4) Los administradores (y el revisor fiscal) responden de los perjuicios que causen a la sociedad, a los asociados y a terceros por la no preparación o difusión de los estados financieros (L. 222/95, art. 42, inc. 2°).

 

5) Cuando la sociedad anónima se forma, se inscribe o se anuncia sin especificar que tiene esta calidad o sin la sigla "S.A.", los administradores responderán solidariamente de las operaciones sociales que celebren (C. Co., art. 373).

 

6) Los administradores responderán solidariamente ante los asociados y terceros por los perjuicios causados cuando inician nuevas operaciones sociales a pesar de encontrarse la sociedad en estado de cesación de pagos o cuando no convocan de inmediato a los asociados para informarlos sobre dicho estado (C. Co., art. 224).

 

7) Cuando en la sociedad anónima ocurran pérdidas que reduzcan el patrimonio neto por debajo del cincuenta por ciento del capital suscrito, los administradores deben abstenerse de iniciar nuevas operaciones y convocarán inmediatamente a la asamblea general para informarla de la situación.
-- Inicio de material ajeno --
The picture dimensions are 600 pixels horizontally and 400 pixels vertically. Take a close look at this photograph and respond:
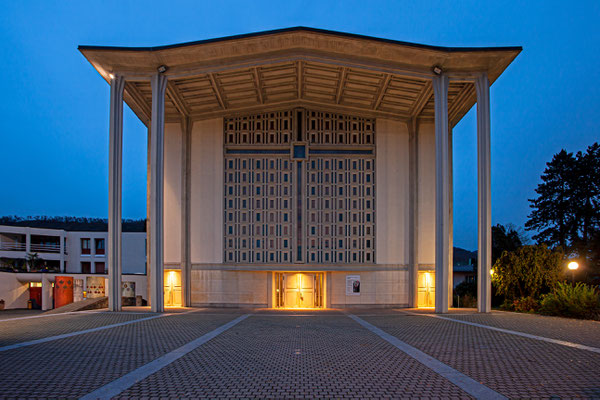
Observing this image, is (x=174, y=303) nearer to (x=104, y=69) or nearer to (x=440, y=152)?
(x=104, y=69)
Si no se procede de esta forma, los administradores serán solidariamente responsables de los perjuicios que causen a los accionistas y a terceros por las operaciones efectuadas con posterioridad a la fecha en que se verifiquen o constaten las pérdidas indicadas (C. Co., art. 458).

 

8) El factor debe indemnizar a la sociedad preponerte por los perjuicios derivados del incumplimiento de las normas contables, fiscales y administrativas relativas al establecimiento administrado (C. Co., art. 1338).

 

9) El liquidador responde frente a la sociedad, los asociados y terceros cuando realiza operaciones o actos ajenos a la inmediata liquidación privada de la sociedad. (C. Co., art. 222)

 

10) Cuando los bienes de la liquidación obligatoria sean insuficientes para solucionar el pasivo externo, y el pago se hubiere entorpecido por las acciones u omisiones de los administradores de la sociedad deudora, éstos responderán solidariamente por los daños y perjuicios que hubieren ocasionado a los socios y a terceros (L. 222/95, art. 206).

 

Responsabilidad del Revisor Fiscal Artículo 211. El revisor fiscal responderá de los perjuicios que ocasione a la sociedad, a sus asociados o a terceros, por negligencia o dolo en el cumplimiento de sus funciones.

 

Finalmente, se le sugiere consultar las doctrinas y conceptos emanados de esta Entidad, como las contenidas en los oficios 220- 64677 de octubre de 1998 y 220-30310 del 30 de julio de 2001, sobre los deberes y responsabilidades de los administradores, mayorías para reformas estatutarias y facultades de la Superintendencia frente a hechos irregulares, los cuales podrán ser consultados directamente en la página Web en la siguiente dirección: www.supersociedades.gov.co.